Osabe Dai, Tanahashi Toshihito, Nomura Kyoko, Shinohara Shuichi, Nakamura Naoto, Yoshikawa Toshikazu, Shiota Hiroshi, Keshavarz Parvaneh, Yamaguchi Yuka, Kunika Kiyoshi, Moritani Maki, Inoue Hiroshi, Itakura Mitsuo
Department of Bioinformatics, Division of Life Science Systems, Fujitsu Limited, Higashishinbashi, Minato-ku, Tokyo, Japan.
BMC Bioinformatics. 2007 Jun 14;8:200. doi: 10.1186/1471-2105-8-200.
Genome-wide maps of linkage disequilibrium (LD) and haplotypes have been created for different populations. Substantial sharing of the boundaries and haplotypes among populations was observed, but haplotype variations have also been reported across populations. Conflicting observations on the extent and distribution of haplotypes require careful examination. The mechanisms that shape haplotypes have not been fully explored, although the effect of sample size has been implicated. We present a close examination of the effect of sample size on haplotype blocks using an original computational simulation.
A region spanning 19.31 Mb on chromosome 20q was genotyped for 1,147 SNPs in 725 Japanese subjects. One region of 445 kb exhibiting a single strong LD value (average |D'|; 0.94) was selected for the analysis of sample size effect on haplotype structure. Three different block definitions (recombination-based, LD-based, and diversity-based) were exploited to create simulations for block identification with theta value from real genotyping data. As a result, it was quite difficult to estimate a haplotype block for data with less than 200 samples. Attainment of a reliable haplotype structure with 50 samples was not possible, although the simulation was repeated 10,000 times.
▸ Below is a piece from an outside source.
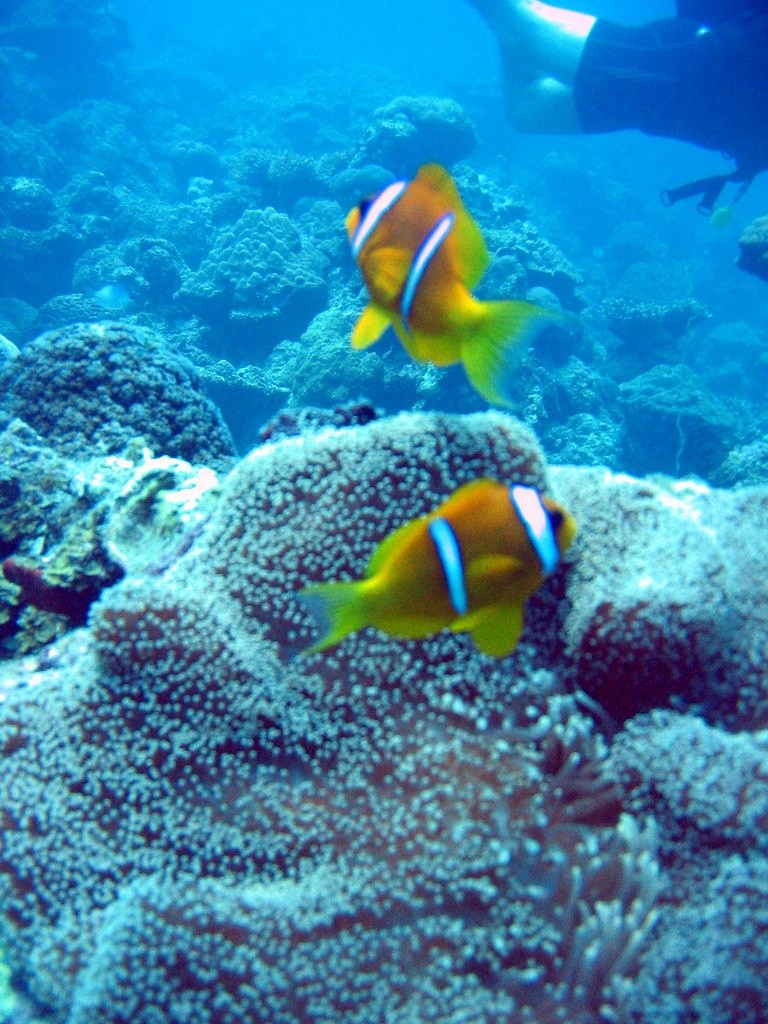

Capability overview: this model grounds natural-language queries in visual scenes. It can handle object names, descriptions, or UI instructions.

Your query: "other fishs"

These analyses underscored the difficulties of estimating haplotype blocks. To acquire a reliable result, it would be necessary to increase sample size more than 725 and to repeat the simulation 3,000 times. Even in one genomic region showing a high LD value, the haplotype block might be fragile. We emphasize the importance of applying careful confidence measures when using the estimated haplotype structure in biomedical research.
已针对不同人群构建了全基因组连锁不平衡(LD)图谱和单倍型图谱。观察到不同人群之间在边界和单倍型上有大量共享,但也有报道称不同人群间存在单倍型变异。关于单倍型范围和分布的相互矛盾的观察结果需要仔细研究。尽管样本量的影响已被提及,但塑造单倍型的机制尚未得到充分探索。我们使用原始的计算模拟对样本量对单倍型块的影响进行了仔细研究。
对725名日本受试者的20号染色体上跨度为19.31 Mb的区域进行了1147个单核苷酸多态性(SNP)的基因分型。选择了一个445 kb的区域,该区域呈现单一较强的LD值(平均|D'|;0.94),用于分析样本量对单倍型结构的影响。利用三种不同的块定义(基于重组、基于LD和基于多样性),根据实际基因分型数据的θ值创建用于块识别的模拟。结果表明,对于样本量少于200的数据,很难估计单倍型块。尽管模拟重复了10000次,但使用50个样本无法获得可靠的单倍型结构。
这些分析强调了估计单倍型块的困难。为了获得可靠的结果,有必要将样本量增加到725以上,并将模拟重复3000次。即使在一个显示高LD值的基因组区域,单倍型块可能也很脆弱。我们强调在生物医学研究中使用估计的单倍型结构时应用谨慎的置信度测量的重要性。